ROSENTHAL REPORTS
CAN TAXES HELP COMBAT THE OPIOID EPIDEMIC? NEW YORK STATE INTENDS TO FIND OUT
New York State is addressing the opioid epidemic with a first of its kind opioid tax on manufacturers and distributors of prescription opioids, as well as a tax credit for businesses that employ drug users who are either in recovery or have completed treatment. The measures were enacted in the most recent budget to raise additional funding for treatment programs, and encourage more people to enter treatment, and could also serve as a model for other states at a time when substantial federal funding is lacking.
Taxing the opioid makers and distributors that are largely responsible for this crisis is the right thing to do, and could yield up to $100 million annually for anti-drug programs. However, because budget language stipulates this money is “intended” for drug treatment programs, there’s no guarantee opioid tax revenues will actually be used to help those struggling with addiction and opioid abuse. Instead, the revenues go into the state’s general fund, which legislators will haggle over how to spend at a later date. The likely result is allocation of only a portion of the $100 million to anti-drug programs through the state Office of Alcoholism and Substance Abuse (OASAS).

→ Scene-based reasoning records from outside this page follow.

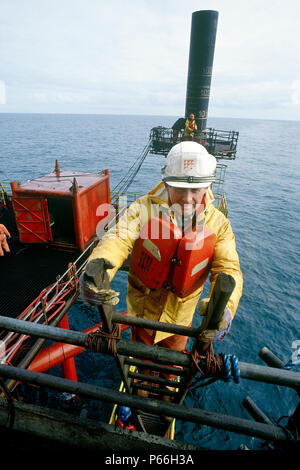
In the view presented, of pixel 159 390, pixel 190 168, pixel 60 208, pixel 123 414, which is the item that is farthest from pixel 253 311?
pixel 190 168

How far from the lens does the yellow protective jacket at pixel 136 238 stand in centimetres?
305

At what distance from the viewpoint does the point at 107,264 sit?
214 centimetres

With neither Governor Cuomo nor state legislators able to do anything about this now, we are stuck in the frustrating position of having no assurance the revenue being generated specifically for drug services will ultimately reach the people most in need. This is especially disturbing when considering that more than 4,100 New York State residents died from drug overdose in 2017, up from 3,638 in 2016. The Rosenthal Center urges the political leadership in Albany to close this loophole in the budget’s language to ensure opioid tax revenue is eventually allocated solely to drug treatment.
The second budget measure – a $2,000 employer tax credit for each new or existing employee in a state-certified recovery program - is a winner. For substance abusers, the promise of a real job is a powerful incentive and an attainable goal to strive for while getting off drugs. The tax credit is particularly important for smaller firms, including many in upstate regions hit hard by the opioid crisis that have trouble finding drug-free workers. Backed by an initial $2 million in state funding, this initiative will certainly gain a foothold across New York – as it is a win-win for companies, communities and individuals who are determined to rebuild their lives and stay clean.
This program is similar to a successful one I helped design for Belden, an international manufacturing company. Known as Pathways to Employment, it was also structured around such addiction-care best practices as early detection and evaluation, free treatment, social support and incentives – including a job that can lead to stability.
At this early stage, New York’s tax reforms might seem like just a footnote to bigger efforts underway to fight the opioid epidemic and reduce overdose fatalities. But if adopted on a wider scale, including by the federal government, the results would likely have an extraordinary impact. Although these taxes alone won’t end the opioid epidemic, they will help plug gaps in funding due to insufficient federal allocations, expand treatment options and enable more people to enter treatment as part of a comprehensive anti-drug strategy.